As AI becomes more entrenched in the industry, Gleinig said, his organization is focused on culture change to get people to understand AI better.
“There’s a big difference between literacy and fluency,” he said, adding that he would like team members to become AI fluent so they could easily adopt and understand whatever solution the market lands on.
As part of new employee onboarding, Gleinig has explored using Google NotebookLM to create a sort of podcast on the organization’s history and culture, which he found to be much more engaging than traditional approaches.
At Presbyterian Living, Vice President of IT Raymond Benegas said that AI is used in clinical, sales and marketing workflows.

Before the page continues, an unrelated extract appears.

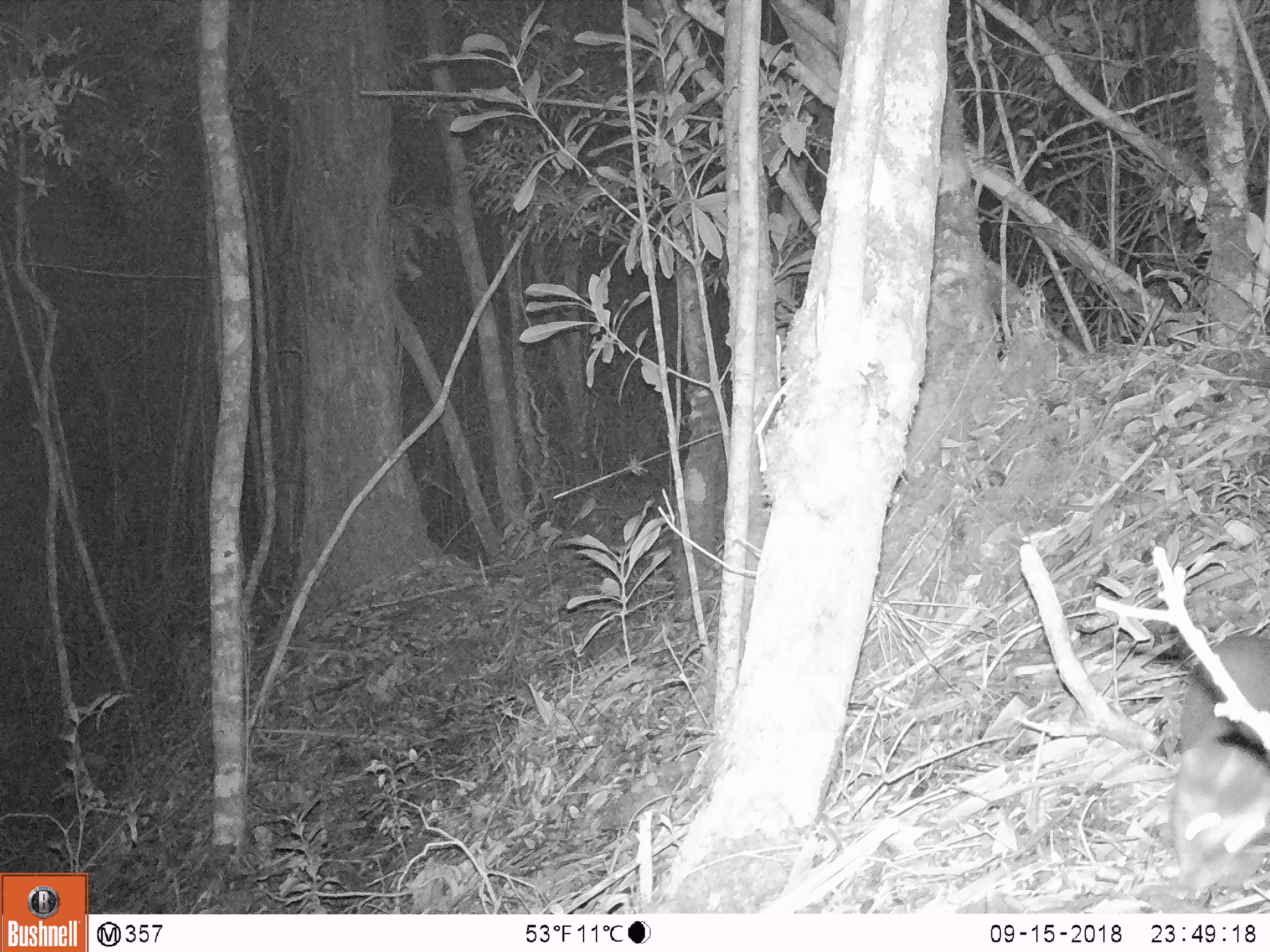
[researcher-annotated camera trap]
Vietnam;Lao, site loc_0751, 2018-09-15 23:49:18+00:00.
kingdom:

Employees have also been testing the use of Microsoft Copilot, and cybersecurity platforms include AI features that have improved visibility and response for the organization, such as quickly noticing unusual login activity.
“We would not have caught that as quickly without these types of AI solutions really looking at the data all of the time and just giving us the information that we need to act,” Benegas said.
From left: Raymond Benegas, Vice President of IT at Presbyterian Living; Travis Gleinig, Vice President of Innovation and CIO at United Methodist Communities; and Steven VanderVelde, Director of Senior Living Partnerships at ProviNET Solutions, share the stage with a fourth panelist: ChatGPT. Photo by Teta Alim
When asked about the negative aspects of AI adoption and what organizations can do to protect themselves, the answer that ChatGPT generated focused on human oversight and bias concerns: “One example of the dark side is if AI is used to automate decisions that really need human empathy. For instance, relying too heavily on AI for resident care plans without enough human oversight could lead to decisions that miss the nuances of personal care. Another risk is data privacy: If AI tools aren’t well protected, there’s a chance of exposing sensitive resident information. And lastly, there could be bias in AI if it’s trained on data that doesn’t represent the resident population well. The best protection is always to keep a human in the loop, ensure strong data safeguards, and regularly review AI outputs for fairness and accuracy.”
The human panelists also emphasized the importance of data governance and ongoing training and education as AI-assisted phishing attempts become a growing threat across industries.